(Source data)
########

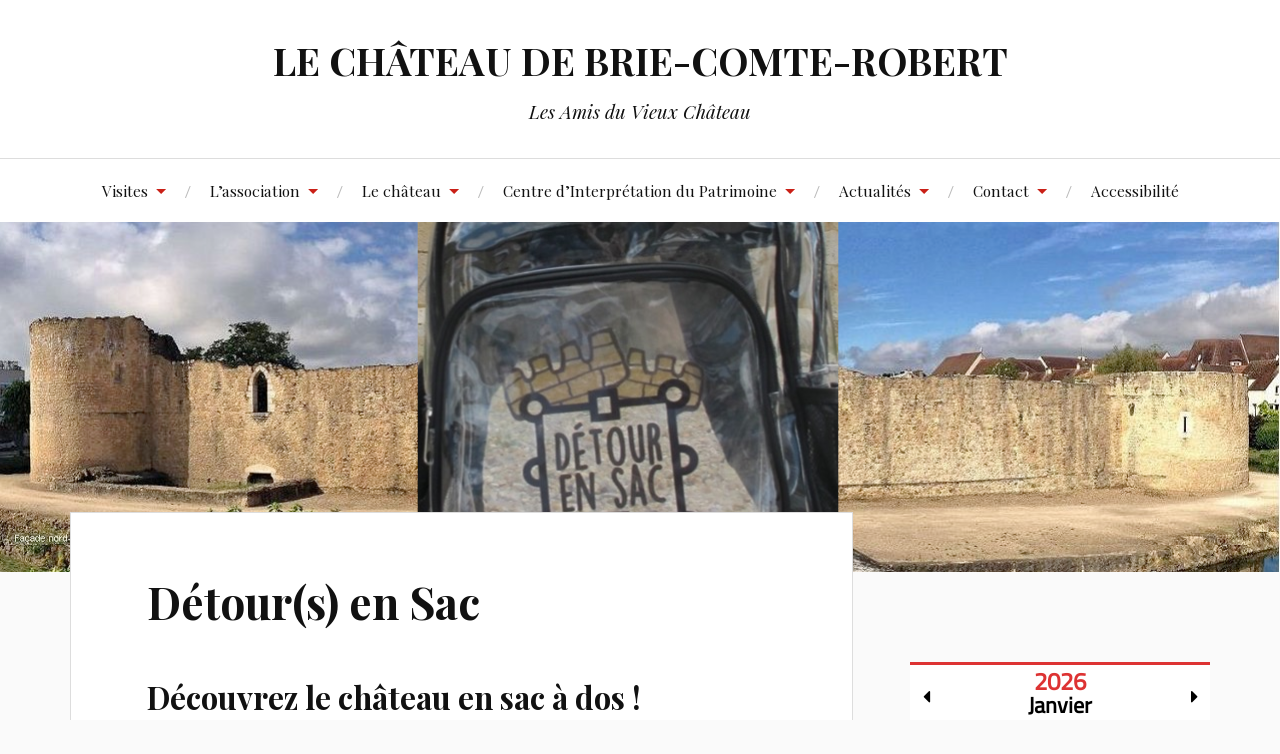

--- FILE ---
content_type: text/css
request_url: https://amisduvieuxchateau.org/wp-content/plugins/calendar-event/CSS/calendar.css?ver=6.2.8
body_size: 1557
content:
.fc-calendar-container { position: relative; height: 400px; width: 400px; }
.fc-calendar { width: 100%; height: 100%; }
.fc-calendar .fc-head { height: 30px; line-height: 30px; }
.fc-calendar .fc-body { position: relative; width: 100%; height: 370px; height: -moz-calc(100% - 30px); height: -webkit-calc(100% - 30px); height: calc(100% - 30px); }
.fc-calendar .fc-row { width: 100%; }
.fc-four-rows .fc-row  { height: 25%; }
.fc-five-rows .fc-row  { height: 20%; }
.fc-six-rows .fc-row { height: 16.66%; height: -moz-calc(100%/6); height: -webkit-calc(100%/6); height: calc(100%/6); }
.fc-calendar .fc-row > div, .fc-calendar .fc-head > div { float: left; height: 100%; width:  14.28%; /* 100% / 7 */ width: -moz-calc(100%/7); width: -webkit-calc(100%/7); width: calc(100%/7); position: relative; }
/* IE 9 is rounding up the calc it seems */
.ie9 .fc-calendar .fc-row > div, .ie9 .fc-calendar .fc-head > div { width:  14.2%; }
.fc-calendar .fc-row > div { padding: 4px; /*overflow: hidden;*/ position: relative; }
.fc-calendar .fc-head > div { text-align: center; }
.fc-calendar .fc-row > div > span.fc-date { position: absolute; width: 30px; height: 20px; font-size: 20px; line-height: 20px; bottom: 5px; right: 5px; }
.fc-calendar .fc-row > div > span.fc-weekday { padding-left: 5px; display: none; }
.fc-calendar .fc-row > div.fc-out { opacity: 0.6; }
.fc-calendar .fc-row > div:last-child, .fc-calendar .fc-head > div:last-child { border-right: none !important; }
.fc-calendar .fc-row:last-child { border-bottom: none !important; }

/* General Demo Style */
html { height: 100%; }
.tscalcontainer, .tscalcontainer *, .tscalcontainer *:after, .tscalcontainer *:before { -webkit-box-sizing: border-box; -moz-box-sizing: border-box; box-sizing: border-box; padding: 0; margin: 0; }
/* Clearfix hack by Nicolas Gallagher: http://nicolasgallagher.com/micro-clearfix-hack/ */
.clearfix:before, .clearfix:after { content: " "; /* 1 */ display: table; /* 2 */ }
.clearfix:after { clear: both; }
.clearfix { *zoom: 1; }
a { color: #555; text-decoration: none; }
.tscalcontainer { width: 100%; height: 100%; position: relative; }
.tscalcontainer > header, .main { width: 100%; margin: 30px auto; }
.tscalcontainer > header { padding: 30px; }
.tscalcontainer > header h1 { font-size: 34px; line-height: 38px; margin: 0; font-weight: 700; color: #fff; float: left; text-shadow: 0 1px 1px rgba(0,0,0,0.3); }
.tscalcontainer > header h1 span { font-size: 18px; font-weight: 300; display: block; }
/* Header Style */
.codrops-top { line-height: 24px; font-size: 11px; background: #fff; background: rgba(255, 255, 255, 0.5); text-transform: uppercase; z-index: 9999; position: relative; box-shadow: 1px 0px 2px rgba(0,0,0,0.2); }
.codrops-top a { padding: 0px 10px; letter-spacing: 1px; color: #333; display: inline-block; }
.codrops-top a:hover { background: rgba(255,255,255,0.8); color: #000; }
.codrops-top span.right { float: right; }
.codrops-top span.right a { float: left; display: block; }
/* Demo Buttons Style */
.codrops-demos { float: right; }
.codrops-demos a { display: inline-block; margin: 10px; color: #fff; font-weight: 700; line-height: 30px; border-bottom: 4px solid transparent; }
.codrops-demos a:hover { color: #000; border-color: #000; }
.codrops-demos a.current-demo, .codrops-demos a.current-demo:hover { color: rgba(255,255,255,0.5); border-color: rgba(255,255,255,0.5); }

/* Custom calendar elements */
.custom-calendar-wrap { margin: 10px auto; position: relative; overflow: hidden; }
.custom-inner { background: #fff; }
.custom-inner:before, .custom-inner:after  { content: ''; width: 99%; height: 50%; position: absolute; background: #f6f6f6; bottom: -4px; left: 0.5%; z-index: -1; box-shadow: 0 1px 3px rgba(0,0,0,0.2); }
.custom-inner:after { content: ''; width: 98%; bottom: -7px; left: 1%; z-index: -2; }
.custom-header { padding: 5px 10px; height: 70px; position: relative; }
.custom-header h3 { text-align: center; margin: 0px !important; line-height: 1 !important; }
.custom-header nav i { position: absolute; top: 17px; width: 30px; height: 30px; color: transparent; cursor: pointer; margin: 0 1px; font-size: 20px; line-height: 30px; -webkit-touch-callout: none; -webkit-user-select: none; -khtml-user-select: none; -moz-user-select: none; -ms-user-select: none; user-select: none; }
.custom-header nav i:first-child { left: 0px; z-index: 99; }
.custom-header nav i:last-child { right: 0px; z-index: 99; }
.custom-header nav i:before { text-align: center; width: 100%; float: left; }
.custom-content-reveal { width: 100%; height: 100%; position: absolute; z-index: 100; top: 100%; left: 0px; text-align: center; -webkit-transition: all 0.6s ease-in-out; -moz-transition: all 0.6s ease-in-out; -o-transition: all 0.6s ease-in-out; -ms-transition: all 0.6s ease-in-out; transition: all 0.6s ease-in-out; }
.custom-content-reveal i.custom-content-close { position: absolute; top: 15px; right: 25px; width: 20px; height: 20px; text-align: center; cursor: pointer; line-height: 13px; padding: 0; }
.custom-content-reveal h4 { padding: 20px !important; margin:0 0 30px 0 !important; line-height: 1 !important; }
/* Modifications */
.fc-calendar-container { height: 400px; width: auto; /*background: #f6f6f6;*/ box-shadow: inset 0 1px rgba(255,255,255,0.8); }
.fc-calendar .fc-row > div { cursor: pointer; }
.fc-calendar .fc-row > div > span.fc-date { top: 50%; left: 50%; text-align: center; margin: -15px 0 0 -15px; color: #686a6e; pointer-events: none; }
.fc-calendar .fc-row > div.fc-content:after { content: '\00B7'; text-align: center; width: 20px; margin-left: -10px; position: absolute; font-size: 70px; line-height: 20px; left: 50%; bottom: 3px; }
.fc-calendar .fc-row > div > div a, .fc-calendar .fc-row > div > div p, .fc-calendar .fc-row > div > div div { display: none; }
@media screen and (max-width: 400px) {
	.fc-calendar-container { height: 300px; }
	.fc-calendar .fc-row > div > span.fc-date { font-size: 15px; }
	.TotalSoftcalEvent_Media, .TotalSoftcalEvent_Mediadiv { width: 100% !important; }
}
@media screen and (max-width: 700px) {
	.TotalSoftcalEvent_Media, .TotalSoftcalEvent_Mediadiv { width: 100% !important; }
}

########

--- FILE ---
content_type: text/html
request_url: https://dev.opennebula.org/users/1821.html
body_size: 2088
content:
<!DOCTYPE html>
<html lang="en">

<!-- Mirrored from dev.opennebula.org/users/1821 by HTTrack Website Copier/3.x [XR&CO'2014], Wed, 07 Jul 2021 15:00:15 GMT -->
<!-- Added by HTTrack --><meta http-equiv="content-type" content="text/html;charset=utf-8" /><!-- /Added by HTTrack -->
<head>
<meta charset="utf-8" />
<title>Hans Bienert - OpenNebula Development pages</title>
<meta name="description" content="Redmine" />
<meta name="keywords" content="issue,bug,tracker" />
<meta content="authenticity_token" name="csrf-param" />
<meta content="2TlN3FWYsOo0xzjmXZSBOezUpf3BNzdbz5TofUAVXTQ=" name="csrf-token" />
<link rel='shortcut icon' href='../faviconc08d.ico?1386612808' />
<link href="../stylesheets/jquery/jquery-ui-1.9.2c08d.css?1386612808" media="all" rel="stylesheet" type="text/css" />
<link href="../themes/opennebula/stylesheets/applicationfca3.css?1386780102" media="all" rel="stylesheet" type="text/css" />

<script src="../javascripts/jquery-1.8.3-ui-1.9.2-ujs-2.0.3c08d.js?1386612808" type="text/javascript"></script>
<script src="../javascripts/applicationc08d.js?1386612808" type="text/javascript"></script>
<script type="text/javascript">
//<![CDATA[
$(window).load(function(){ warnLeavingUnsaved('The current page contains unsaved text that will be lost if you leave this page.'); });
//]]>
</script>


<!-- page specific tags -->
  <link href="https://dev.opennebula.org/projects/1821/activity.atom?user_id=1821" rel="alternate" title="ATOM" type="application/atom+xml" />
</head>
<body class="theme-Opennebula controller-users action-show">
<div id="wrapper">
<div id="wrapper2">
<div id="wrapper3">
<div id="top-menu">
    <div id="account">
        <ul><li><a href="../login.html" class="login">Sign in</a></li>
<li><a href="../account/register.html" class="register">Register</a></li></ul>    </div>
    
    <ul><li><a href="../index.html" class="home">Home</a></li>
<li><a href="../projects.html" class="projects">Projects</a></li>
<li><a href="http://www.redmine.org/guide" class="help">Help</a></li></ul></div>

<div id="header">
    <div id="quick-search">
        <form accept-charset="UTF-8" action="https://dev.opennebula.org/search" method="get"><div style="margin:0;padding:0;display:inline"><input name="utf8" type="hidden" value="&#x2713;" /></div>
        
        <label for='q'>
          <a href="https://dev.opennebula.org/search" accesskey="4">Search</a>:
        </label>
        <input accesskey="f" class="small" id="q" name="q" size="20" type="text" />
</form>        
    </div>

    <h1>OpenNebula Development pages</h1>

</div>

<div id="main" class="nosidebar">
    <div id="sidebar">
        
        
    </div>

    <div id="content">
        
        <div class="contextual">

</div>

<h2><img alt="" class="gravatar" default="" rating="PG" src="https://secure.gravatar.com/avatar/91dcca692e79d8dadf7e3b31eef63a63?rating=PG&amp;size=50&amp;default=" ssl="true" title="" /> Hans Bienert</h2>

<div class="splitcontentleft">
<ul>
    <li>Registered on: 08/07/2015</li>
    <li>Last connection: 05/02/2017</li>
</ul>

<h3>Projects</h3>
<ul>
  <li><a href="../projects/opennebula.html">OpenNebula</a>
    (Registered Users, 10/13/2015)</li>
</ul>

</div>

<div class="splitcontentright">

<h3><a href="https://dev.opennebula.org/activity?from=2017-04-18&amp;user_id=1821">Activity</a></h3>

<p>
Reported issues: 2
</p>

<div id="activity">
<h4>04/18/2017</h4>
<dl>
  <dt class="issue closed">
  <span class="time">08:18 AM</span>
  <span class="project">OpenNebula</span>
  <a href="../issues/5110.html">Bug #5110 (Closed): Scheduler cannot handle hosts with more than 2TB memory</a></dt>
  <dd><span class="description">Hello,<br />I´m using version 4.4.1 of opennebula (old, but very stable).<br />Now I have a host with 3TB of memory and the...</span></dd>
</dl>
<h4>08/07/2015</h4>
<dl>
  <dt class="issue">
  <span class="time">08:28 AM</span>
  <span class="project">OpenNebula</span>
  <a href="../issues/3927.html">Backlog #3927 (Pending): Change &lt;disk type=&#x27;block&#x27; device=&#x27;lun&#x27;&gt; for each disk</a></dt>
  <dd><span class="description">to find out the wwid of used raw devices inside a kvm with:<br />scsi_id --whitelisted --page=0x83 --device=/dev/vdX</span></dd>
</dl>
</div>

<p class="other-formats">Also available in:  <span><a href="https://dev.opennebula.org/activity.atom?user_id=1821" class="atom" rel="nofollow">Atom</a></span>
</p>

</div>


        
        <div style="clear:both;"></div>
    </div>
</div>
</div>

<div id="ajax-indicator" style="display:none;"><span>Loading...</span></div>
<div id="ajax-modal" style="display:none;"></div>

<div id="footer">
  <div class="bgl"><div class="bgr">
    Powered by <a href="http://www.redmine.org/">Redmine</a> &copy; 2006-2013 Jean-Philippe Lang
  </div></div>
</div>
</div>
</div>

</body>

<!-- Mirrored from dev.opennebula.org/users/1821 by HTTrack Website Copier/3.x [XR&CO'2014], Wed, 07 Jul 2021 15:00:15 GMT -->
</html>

########

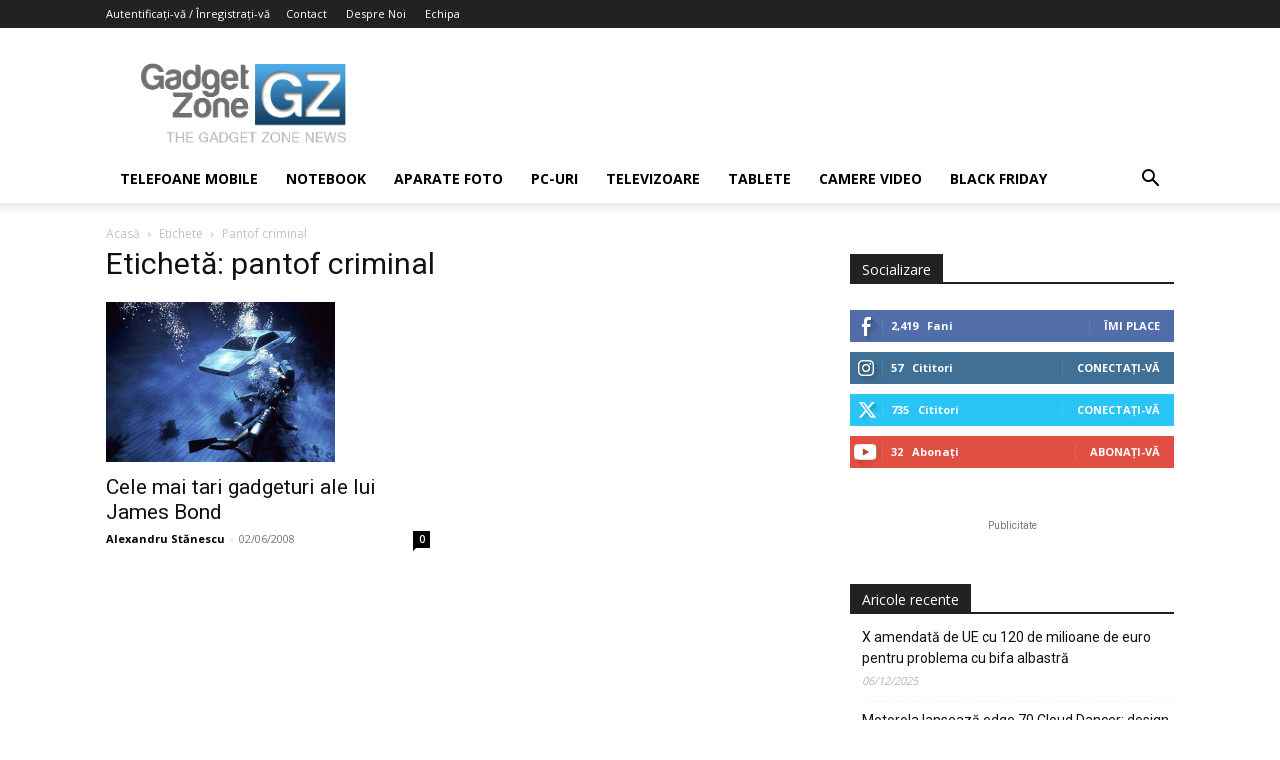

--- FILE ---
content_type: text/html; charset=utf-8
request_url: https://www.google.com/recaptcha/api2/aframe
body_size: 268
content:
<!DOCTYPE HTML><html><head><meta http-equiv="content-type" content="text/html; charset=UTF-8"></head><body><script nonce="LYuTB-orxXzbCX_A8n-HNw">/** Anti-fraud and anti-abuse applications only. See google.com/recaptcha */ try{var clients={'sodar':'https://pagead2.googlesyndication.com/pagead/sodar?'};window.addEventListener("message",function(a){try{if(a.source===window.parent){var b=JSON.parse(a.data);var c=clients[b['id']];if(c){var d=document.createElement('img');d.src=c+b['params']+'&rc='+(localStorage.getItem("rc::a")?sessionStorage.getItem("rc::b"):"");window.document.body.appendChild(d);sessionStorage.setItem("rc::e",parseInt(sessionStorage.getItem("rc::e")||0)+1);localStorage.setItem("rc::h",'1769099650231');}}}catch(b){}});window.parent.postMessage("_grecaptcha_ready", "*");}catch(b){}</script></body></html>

########

- Required work
Where does the word "relative" occur in the records? Return every line that holds it.

- Answer section
.fc-calendar-container { position: relative; height: 400px; width: 400px; }
.fc-calendar .fc-body { position: relative; width: 100%; height: 370px; height: -moz-calc(100% - 30px); height: -webkit-calc(100% - 30px); height: calc(100% - 30px); }
.fc-calendar .fc-row > div, .fc-calendar .fc-head > div { float: left; height: 100%; width:  14.28%; /* 100% / 7 */ width: -moz-calc(100%/7); width: -webkit-calc(100%/7); width: calc(100%/7); position: relative; }
.fc-calendar .fc-row > div { padding: 4px; /*overflow: hidden;*/ position: relative; }
.tscalcontainer { width: 100%; height: 100%; position: relative; }
.codrops-top { line-height: 24px; font-size: 11px; background: #fff; background: rgba(255, 255, 255, 0.5); text-transform: uppercase; z-index: 9999; position: relative; box-shadow: 1px 0px 2px rgba(0,0,0,0.2); }
.custom-calendar-wrap { margin: 10px auto; position: relative; overflow: hidden; }
.custom-header { padding: 5px 10px; height: 70px; position: relative; }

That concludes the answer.